When the researchers removed individuals with these health conditions from their cohort, the study revealed that only a small percentage—8% for Leqembi and 5% for Aduhelm—would have met the criteria for prescription.
Dr. Espay stresses that while these findings provide insight into the real-world proportion of eligible patients, they don’t necessarily imply that all physicians will strictly adhere to trial data when considering treatment options for Alzheimer’s.
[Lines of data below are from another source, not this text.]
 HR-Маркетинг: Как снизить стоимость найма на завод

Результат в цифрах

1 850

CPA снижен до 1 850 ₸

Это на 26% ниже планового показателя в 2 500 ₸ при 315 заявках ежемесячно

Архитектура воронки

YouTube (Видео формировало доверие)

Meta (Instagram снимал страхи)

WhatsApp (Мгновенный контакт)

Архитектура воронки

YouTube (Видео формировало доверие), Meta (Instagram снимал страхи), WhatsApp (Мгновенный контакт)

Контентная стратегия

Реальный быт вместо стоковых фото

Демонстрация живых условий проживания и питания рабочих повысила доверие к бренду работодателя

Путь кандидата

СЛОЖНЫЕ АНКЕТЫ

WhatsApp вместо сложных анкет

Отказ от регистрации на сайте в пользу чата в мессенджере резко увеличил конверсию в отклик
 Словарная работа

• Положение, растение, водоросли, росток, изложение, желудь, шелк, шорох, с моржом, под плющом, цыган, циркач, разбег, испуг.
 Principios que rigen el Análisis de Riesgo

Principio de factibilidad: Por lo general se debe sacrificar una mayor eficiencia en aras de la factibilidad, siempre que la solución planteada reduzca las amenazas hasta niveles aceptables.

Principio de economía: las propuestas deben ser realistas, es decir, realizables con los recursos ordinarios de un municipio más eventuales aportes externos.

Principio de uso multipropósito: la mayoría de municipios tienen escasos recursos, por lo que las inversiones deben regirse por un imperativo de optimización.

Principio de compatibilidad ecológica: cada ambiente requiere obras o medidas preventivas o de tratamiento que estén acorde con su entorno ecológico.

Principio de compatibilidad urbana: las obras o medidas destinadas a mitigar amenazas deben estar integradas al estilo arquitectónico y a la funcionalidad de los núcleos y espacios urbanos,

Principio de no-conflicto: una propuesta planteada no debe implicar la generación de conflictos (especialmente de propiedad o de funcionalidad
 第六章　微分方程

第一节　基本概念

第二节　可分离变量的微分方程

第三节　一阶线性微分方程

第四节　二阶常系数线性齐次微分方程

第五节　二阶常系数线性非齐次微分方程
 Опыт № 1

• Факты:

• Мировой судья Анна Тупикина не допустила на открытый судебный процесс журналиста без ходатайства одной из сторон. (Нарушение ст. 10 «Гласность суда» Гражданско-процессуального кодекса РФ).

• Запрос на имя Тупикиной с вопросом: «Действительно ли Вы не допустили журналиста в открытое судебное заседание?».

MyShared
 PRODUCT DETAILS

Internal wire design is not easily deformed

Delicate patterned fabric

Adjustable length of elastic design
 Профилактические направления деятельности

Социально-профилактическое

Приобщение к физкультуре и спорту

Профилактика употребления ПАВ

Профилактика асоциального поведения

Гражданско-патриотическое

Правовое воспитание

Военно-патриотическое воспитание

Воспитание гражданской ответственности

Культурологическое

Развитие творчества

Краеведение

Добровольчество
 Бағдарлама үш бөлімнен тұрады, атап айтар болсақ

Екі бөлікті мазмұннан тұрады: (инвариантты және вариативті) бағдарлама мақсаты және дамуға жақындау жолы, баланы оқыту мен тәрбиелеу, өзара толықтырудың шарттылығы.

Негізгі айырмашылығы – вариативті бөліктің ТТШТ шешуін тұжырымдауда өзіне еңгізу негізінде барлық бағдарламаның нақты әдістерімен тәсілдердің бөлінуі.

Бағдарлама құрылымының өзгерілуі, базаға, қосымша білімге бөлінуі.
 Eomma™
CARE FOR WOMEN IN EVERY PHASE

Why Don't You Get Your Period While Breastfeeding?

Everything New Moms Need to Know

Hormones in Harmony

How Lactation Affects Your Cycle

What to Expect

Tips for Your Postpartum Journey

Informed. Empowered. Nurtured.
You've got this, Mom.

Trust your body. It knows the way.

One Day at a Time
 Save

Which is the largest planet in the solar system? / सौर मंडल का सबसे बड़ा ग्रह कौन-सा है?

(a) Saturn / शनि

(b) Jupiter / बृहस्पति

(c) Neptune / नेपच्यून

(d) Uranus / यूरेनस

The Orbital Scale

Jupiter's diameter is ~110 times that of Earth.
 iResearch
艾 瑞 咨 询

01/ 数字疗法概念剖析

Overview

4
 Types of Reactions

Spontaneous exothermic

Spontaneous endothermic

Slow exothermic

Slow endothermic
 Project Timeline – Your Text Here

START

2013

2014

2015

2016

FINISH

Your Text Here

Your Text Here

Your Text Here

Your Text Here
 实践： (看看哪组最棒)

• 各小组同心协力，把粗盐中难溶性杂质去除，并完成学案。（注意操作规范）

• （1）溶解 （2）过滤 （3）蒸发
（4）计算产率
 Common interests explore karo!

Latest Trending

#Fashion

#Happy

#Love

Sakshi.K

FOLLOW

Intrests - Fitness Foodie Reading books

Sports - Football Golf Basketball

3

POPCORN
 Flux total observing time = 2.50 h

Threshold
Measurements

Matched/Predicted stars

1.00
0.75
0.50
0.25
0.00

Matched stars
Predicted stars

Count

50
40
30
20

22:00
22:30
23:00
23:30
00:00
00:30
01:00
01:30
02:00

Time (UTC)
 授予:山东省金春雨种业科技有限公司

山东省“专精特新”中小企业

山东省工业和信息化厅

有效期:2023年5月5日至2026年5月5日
Dr. Stephen Salloway, a neurology professor at Brown University, emphasizes the importance of careful patient selection in trials to identify those most likely to benefit from treatment. He urges healthcare providers to guide patients and families in weighing the risks versus the potential benefits of new medications.
The drugs, while offering hope, come with potential side effects ranging from mild issues like headaches and nausea to more severe risks such as brain swelling and bleeds. This led to Leqembi receiving the FDA’s strongest safety warning label upon approval due to the risks of seizures and fatalities.
Dr. Ramanan highlights the study’s limitation regarding participant demographics, mostly comprising white individuals, emphasizing the importance of assessing eligibility in older Black and Hispanic populations, who are more prone to Alzheimer’s yet underrepresented in clinical trials.
Donna Wilcock, director of the Center for Neurodegenerative Disorders at the Indiana University School of Medicine, views these drugs as the beginning of disease-modifying therapies for Alzheimer’s. She anticipates that as researchers gain more insight, a broader population should meet the criteria for treatment.
Overall, the study unveils a concerning disparity: limited access to potentially transformative Alzheimer’s drugs. Stringent trial criteria exclude a vast majority—less than 10%—of eligible patients from receiving Eisai’s Leqembi and Biogen’s Aduhelm. While trials prioritize safety, real-world applications face challenges ensuring broader accessibility. Patient selection criteria need careful consideration to balance safety concerns and broader drug access. As research progresses, bridging this gap becomes crucial to empower more individuals affected by this devastating disease with potentially life-changing therapies.